By Gwynne Dyer
“BY his resignation, he avoided spilling blood in the country,” said Mikhail Saakashvili, the opposition leader who finally ended President Eduard Shevardnadze’s 30-year c
areer as the boss of Georgia on Sunday. Twelve years after the death of the old Soviet Union, the westernmost of the three Transcaucasian republics has at last shaken off the grip of the old communist mafia. With Armenia already well into its post-communist era, this leaves only Azerbaijan to go. That may be trickier, however, for Azerbaijan is where the oil is.
A lot of the credit for the peaceful transition in Georgia must go to the disciplined crowds who protested in front of the parliament buildings in Tbilisi every day since the rigged elections on November 2, and to the soldiers and police who made it clear that they would not open fire on the people to defend Shevardnadze’s position.
But the United States is also due some credit for finally calling time on the old scoundrel, for its condemnation of Shevardnadze’s shameless manipulation of the parliamentary election was unusually blunt.
“The elections do not accurately reflect the will of the Georgian people,” said US State Department spokesman Adam Ereli, “but instead reflect massive vote fraud in Ajaria and other Georgian regions. Specifically the parallel vote tally and exit polling conducted by reputable independent organisations differ significantly from the results released by the central election committee and these discrepancies in our view reveal an extensive manipulation of the vote count.”
Shevardnadze had often rigged elections before without facing that sort of criticism from the US government. Washington was actually saying to the Georgians: we’re washing our hands of Shevardnadze – take him down if you can. Take him down they did, and it is safe to assume that the Bush administration had already decided that it can live happily with the man who is likely to end up as president instead, Mikhail Saakashvili.

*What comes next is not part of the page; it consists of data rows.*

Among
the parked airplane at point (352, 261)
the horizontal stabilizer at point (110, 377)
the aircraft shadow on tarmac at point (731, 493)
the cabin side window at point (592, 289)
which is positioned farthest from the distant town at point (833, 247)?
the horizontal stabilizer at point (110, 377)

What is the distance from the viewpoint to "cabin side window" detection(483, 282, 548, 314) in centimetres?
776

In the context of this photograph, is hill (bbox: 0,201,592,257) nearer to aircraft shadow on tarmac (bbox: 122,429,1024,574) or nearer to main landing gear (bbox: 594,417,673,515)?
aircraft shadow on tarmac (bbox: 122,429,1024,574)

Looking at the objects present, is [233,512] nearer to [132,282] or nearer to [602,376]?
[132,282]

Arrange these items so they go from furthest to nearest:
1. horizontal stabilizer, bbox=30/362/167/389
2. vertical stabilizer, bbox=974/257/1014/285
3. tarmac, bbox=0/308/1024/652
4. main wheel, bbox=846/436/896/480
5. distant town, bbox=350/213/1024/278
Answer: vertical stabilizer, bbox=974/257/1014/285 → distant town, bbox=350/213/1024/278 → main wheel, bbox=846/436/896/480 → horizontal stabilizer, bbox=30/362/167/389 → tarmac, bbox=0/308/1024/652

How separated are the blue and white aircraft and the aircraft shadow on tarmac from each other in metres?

But that does not make Saakashvili a mere puppet, or invalidate the fact that there has been a genuine outbreak of democracy in Georgia. For Washington, policy towards the Transcaucasian republics (and the other ex-Soviet republics east of the Caspian Sea) is driven by three considerations.
Access to the vast new oil reserves in the region and ensuring that the vital pipelines pass through friendly countries is paramount. Enlisting the aid of these countries in the “war on terror” is also a high priority. And democracy would be nice, other things being equal.
In Georgia, happily, other things are more or less equal. Indeed, Shevardnadze, far from being a guarantee of stability, had become a seriously destabilising influence, for under his rule Georgia, once the most prosperous of all the 15 Soviet republics, has descended into desperate poverty and decay while a sleek minority grew rich amid the ruins.
Georgians were furious at the corruption all around them, but Shevardnadze did nothing to curb it, for distributing favours and privileges to his supporters, and above all to his own clan, was how he kept himself in power.
It was how Shevardnadze originally rose to power as the head of the Georgian Communist Party in 1972. Indeed, it was how almost all of the Party potentates in the non-European parts of the old Soviet Union really secured their power: behind the facade of a modern totalitarian state, they built their local political machines on patronage and clan loyalties.
The corruption did not reach such flagrant levels while the party still ruled, but it is why the old Communist bosses survived to re-emerge as the new rulers in almost all the ex-Soviet republics of the Transcaucasus and Central Asia.
Shevardnadze was off in Moscow as Soviet foreign minister in 1985-90, and did some fine work in ensuring the peaceful end of the Cold War, but when he returned to Georgia as president in 1992 (thanks to a bloody coup) he reverted to his old methods and ruled Georgia with an iron hand for eleven more years.
Now, at 75, he has been peacefully replaced by an American-educated democrat less than half his age. About time, too. In 1992 all three Transcaucasian republics emerged from Soviet rule, but their old Communist Party bosses were soon back in power, now freed of the old Soviet-era restraints. All three countries went into social and economic free-fall, experiencing levels of corruption, poverty and violence that they could not have imagined in the old days. And now, perhaps, they are starting to recover.
Armenia was the first to dump its Soviet-era boss, replacing Karen Demirchan with Robert Kocharian in a free election in 1998. Now Georgia is doing the same: new parliamentary elections are due in 45 days, and a presidential election to choose Shevardnadze’s successor will follow soon after. Both countries are still desperately poor, but they may finally be on the mend.
That leaves only Azerbaijan, where Haydar Aliyev ruled as Communist Party boss and then as president from the 1970s until his death last August – and where his son Ilham Aliyev was duly elected president in his place in October. But then, Azerbaijan has oil, so the former Communist elite there has more money to bribe its collaborators with.
It follows perfectly logically that Azerbaijan’s people are the poorest in the region despite the oil, and that its government is deeply repressive and corrupt. And that the US State Department keeps its views on the honesty of Azerbaijan’s elections to itself.
* Gwynne Dyer is a London-based independent journalist.